■ **Problem set**:
**a.** In the forum thread about differential expression analysis of TCGA breast cancer data, what threshold does the poster use for significant up- or down-regulation?
**b.** Repeat the forum thread's wording from "I use |0.65|" down to "as not expressed.".

■ **Text provided**:
Hello all,
I want to ask for your opinion. First of all I will explain my problem. I have around ~1000 genes of interest and all of them are transcription factor. I want to see the expression profile and do diff. exp. analysis between cancer-normal. I downloaded all TCGA BRCA dataset from GDC. I got more than 1000 samples, around 300 for normal and the remaining are cancer.
After I do diff. exp. analysis using DESeq2, I only got several differentially expressed gene from my genes of interest list and feel weird about it.
Then I tried to subset the dataset. I use only 10 for both normal and cancer. I just choose randomly from the sampel I have downloaded. Then, I ran DESeq2 again and the result is quite normal with a lot of differentially expressed genes.
My questions are:
Why using many samples will give weird result (only several genes are differentiall expressed)? Does this means there are "subtypes" in those 1000+ samples of BRCA (my hypothesis are because the sample variances are huge, DESeq2 can calculate differentially expressed gene accurately)?
If I want to choose samples that have similar gene expression profile from this 1000+ samples, what is the best method? I know K-means clustering and hierarchical clustering?
I use |0.65| threshold for significantly up/down regulated. I agree that larger number of samples will give stronger statistical result but in this case, I am wondering whether there are variation in the tumor gene expression profile that make analysis for some genes don't give a strong result. That's why I think maybe clustering the sample first will be more useful so that I can use smaller size of sample group with the most similarity in expression profile. Smaller size can make analysis is quicker.
Data from TCGA is from RMA-seq. The data I downloaded is in the form of htseq-count result. Maybe I will try R clustering package and see the result but at first maybe see the data first by using standard method like PCA or heatmap.
Visualizing the data is always a good idea. Another thing you could do is filter out some genes, for example those that can be considered as not expressed.
thank you for your suggestion.

Stored dataset items
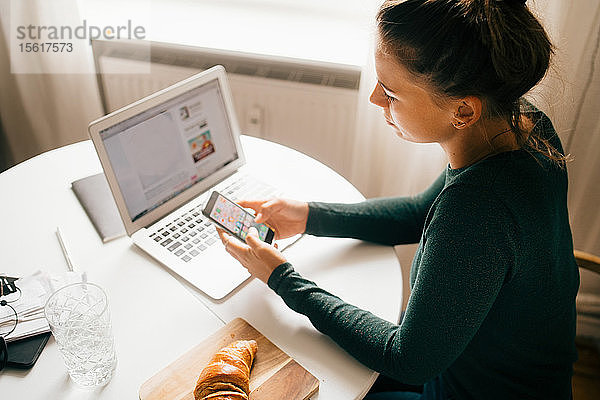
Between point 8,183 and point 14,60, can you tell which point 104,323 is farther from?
point 14,60

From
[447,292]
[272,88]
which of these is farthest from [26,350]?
[272,88]

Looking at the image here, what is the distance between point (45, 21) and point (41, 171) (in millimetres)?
669

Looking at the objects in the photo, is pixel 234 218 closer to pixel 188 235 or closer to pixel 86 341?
pixel 188 235

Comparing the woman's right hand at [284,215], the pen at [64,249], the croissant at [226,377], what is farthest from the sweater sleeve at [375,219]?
the pen at [64,249]

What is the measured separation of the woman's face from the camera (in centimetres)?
83

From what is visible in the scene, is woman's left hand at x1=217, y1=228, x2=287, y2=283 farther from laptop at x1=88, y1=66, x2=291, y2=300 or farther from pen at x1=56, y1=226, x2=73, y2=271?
pen at x1=56, y1=226, x2=73, y2=271

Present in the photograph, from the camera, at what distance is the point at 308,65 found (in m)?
1.63

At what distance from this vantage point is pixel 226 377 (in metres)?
0.78

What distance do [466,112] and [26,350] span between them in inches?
31.2

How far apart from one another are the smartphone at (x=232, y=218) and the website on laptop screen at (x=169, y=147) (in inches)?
5.5

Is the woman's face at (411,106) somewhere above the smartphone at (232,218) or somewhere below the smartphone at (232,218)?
above

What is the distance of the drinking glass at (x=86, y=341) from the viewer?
0.83m

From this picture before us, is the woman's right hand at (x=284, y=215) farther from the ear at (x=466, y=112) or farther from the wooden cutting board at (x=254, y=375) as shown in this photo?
the ear at (x=466, y=112)

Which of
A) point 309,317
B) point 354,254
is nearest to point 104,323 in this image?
point 309,317
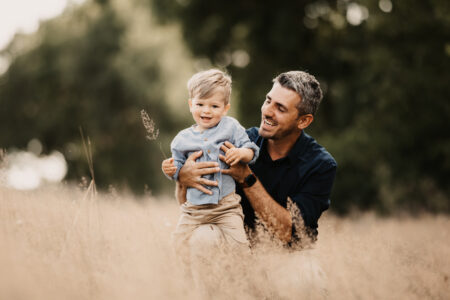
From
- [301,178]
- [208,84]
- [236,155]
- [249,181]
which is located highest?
[208,84]

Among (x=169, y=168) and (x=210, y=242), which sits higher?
(x=169, y=168)

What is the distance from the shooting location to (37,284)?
243cm

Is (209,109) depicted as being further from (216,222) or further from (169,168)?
(216,222)

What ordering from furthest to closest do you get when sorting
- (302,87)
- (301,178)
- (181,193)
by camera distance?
1. (302,87)
2. (301,178)
3. (181,193)

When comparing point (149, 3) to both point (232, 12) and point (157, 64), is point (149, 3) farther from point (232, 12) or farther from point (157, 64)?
point (157, 64)

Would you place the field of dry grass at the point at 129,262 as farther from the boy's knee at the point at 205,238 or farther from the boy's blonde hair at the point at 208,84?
the boy's blonde hair at the point at 208,84

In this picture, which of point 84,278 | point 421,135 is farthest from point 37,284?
point 421,135

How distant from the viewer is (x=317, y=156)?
12.3ft

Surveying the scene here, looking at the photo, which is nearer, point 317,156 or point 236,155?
point 236,155

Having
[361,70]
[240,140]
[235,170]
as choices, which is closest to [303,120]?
[240,140]

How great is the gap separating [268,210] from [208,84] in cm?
104

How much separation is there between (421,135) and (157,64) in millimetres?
12611

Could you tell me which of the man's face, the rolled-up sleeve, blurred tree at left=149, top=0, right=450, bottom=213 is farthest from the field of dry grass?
blurred tree at left=149, top=0, right=450, bottom=213

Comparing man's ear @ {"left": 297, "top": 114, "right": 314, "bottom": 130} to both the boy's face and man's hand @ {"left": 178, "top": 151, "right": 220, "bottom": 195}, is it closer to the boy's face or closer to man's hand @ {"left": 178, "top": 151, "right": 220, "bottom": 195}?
the boy's face
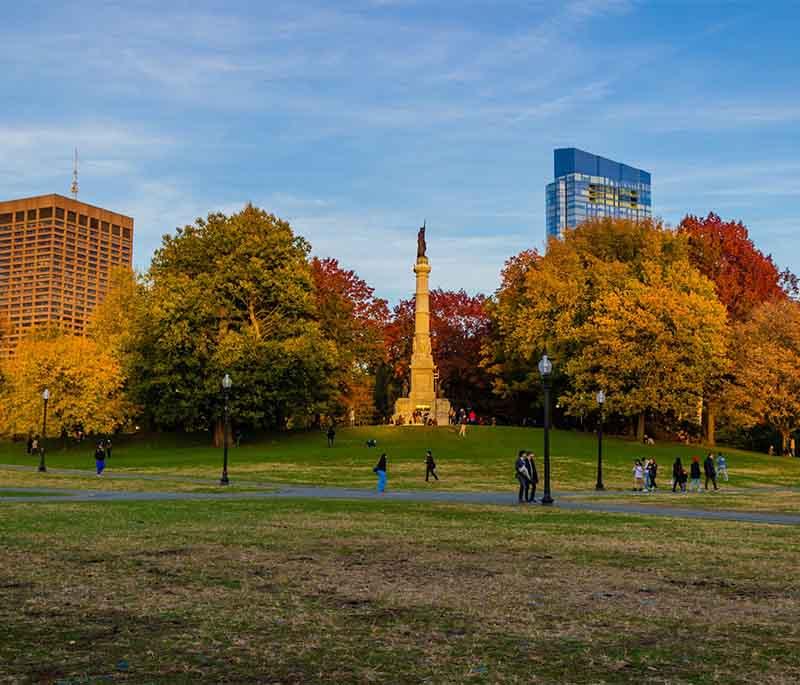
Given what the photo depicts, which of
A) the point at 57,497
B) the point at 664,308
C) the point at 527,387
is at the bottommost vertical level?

■ **Answers in order**:
**a.** |0.65|

**b.**
I use |0.65| threshold for significantly up/down regulated. I agree that larger number of samples will give stronger statistical result but in this case, I am wondering whether there are variation in the tumor gene expression profile that make analysis for some genes don't give a strong result. That's why I think maybe clustering the sample first will be more useful so that I can use smaller size of sample group with the most similarity in expression profile. Smaller size can make analysis is quicker.
Data from TCGA is from RMA-seq. The data I downloaded is in the form of htseq-count result. Maybe I will try R clustering package and see the result but at first maybe see the data first by using standard method like PCA or heatmap.
Visualizing the data is always a good idea. Another thing you could do is filter out some genes, for example those that can be considered as not expressed.